Há muito tempo os psicólogos reconheceram que o luto experimentado pelos proprietários de animais após a morte destes é o mesmo experimentado após a morte de uma pessoa. A morte de um animal de estimação significa a perda da fonte de um amor incondicional e por isso os proprietários procuram por respostas para diminuir seu sentimento de perda.
Frequentemente um cão ou gato morto é levado ao veterinário na tentativa de elucidar a causa do óbito. Algumas vezes o criador tem interesse financeiro significativo na ninhada e busca um diagnóstico especifico para poder solucionar um problema e saúde em uma criação comercial, em outras um novo proprietário quer saber por que o neonato morreu; nos casos em que um animal recém adquirido é envolvido, há risco de litígio entre o proprietário e o criador. Ocasionalmente, os proprietários deixam suas cadelas ou gatas terem uma ninhada para mostrar aos filhos o milagre da vida, e estão mal preparados para o milagre do óbito, e, desesperadamente, buscam uma causa de morte para responder às perguntas das crianças.

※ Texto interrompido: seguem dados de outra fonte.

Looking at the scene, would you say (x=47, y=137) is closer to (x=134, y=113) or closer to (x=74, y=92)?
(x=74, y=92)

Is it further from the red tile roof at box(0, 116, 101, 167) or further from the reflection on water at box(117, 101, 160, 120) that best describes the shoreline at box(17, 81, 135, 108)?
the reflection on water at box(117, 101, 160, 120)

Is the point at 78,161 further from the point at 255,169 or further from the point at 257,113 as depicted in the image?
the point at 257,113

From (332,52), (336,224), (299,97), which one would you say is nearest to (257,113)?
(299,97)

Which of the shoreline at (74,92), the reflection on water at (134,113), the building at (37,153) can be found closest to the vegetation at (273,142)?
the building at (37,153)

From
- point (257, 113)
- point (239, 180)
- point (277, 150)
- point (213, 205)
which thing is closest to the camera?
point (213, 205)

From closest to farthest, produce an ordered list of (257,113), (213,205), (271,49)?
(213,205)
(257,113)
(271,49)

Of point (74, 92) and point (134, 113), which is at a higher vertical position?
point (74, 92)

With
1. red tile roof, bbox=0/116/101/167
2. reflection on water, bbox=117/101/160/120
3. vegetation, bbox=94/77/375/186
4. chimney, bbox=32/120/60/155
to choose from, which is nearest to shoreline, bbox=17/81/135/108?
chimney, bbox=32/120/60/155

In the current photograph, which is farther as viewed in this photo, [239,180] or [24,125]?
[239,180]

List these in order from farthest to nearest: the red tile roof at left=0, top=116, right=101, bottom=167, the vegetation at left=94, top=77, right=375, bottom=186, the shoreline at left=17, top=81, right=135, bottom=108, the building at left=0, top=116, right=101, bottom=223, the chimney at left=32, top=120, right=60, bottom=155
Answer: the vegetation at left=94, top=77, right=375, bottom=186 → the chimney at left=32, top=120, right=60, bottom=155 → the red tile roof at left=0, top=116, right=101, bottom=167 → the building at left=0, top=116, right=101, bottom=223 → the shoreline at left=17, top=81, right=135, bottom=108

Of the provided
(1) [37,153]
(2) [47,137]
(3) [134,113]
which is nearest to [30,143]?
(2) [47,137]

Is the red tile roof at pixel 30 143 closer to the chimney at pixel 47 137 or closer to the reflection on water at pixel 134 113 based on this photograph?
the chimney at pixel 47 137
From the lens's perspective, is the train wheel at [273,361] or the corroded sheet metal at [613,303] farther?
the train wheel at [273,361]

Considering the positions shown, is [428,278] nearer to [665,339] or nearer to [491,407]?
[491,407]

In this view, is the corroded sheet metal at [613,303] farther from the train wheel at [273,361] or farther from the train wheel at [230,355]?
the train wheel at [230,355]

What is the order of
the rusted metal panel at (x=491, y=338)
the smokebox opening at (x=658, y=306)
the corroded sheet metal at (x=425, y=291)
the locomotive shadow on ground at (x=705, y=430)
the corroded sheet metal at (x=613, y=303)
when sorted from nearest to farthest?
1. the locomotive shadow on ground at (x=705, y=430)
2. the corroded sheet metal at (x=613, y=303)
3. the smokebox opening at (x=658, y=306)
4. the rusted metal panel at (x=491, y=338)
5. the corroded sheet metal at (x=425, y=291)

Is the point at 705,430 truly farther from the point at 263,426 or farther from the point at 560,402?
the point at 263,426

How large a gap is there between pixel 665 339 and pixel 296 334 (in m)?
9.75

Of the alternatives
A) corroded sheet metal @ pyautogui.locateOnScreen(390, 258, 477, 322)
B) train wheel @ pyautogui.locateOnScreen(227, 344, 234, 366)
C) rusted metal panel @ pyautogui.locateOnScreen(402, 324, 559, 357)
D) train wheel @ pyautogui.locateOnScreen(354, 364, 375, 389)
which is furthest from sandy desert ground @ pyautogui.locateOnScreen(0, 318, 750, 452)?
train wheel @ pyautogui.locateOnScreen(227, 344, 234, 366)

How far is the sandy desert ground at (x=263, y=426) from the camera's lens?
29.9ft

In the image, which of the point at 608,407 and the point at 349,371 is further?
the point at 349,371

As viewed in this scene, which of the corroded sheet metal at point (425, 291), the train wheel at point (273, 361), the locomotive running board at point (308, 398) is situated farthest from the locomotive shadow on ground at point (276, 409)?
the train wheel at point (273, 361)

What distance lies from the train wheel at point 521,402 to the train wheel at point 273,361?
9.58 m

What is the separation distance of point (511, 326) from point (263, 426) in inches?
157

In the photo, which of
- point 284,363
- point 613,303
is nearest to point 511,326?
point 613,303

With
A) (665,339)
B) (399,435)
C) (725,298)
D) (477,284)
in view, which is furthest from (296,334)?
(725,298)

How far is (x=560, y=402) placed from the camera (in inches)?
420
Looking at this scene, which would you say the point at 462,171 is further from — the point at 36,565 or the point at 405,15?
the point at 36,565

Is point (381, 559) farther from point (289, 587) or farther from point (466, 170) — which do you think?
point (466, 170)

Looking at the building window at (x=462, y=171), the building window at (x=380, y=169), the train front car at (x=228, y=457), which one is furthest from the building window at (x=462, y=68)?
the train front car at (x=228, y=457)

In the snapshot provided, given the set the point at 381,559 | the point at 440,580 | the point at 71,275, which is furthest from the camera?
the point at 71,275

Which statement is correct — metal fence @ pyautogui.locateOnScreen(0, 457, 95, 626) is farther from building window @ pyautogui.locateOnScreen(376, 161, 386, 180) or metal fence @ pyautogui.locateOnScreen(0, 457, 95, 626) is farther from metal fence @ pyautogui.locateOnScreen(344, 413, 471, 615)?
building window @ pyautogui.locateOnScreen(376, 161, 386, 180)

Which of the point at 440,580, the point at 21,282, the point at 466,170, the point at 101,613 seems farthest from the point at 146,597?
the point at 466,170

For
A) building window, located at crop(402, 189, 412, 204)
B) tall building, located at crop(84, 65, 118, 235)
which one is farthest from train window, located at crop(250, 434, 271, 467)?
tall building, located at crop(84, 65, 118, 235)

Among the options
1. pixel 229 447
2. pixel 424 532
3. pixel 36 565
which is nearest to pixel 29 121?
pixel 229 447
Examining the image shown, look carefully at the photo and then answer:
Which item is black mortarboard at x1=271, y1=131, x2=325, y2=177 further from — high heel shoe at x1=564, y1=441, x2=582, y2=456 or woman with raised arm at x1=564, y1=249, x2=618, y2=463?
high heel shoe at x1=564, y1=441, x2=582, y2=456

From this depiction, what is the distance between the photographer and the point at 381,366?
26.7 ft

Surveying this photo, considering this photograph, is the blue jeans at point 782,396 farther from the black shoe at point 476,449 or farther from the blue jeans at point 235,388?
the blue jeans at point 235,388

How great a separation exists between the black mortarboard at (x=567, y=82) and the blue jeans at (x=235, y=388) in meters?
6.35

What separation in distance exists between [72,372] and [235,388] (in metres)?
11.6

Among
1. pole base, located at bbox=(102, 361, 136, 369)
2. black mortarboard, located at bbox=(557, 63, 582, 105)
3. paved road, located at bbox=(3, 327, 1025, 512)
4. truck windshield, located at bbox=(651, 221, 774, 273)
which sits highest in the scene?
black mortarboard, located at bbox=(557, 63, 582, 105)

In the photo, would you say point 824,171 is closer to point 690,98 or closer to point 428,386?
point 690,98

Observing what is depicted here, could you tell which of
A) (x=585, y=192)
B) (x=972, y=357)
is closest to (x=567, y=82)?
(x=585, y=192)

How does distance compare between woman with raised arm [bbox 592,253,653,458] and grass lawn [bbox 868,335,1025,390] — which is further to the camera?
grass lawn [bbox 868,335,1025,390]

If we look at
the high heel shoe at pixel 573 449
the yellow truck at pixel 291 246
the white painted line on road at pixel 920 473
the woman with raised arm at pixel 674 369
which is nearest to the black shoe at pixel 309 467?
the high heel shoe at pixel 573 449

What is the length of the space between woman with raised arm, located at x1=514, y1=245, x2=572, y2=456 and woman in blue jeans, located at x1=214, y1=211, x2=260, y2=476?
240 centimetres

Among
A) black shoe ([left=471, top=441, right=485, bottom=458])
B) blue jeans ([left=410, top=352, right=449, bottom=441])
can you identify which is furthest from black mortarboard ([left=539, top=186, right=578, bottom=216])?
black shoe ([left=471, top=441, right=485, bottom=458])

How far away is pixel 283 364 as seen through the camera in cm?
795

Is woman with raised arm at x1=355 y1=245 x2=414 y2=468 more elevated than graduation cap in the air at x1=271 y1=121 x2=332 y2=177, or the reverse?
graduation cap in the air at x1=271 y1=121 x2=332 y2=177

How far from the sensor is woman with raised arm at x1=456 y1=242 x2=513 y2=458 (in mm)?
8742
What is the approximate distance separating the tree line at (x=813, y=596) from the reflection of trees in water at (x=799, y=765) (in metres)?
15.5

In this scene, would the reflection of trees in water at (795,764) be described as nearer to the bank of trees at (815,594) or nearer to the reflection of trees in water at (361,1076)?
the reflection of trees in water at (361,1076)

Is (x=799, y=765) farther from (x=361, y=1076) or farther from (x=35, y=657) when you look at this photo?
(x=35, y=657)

É importante que os veterinários se tornem proativos na preparação dos proprietários para a morte de um animal, iniciando este trabalho vários anos antes. A menção da expectativa de vida realista para a espécie e raça apresentadas na primeira visita é muito adequada. Além disso, o clinico deve se mostrar sensível e prestativo, assim como imparcial sobre os desejos e escolhas do proprietário após a perda de seu animal.
Saber qual conduta seguir na hora de passar uma notícia de óbito ao proprietário com segurança e delicadeza para esclarecer suas dúvidas é primordial para manter a relação de confiança entre o cliente e o veterinário.
Autora: Pillar Gomide do Valle (VALLE, P. G.).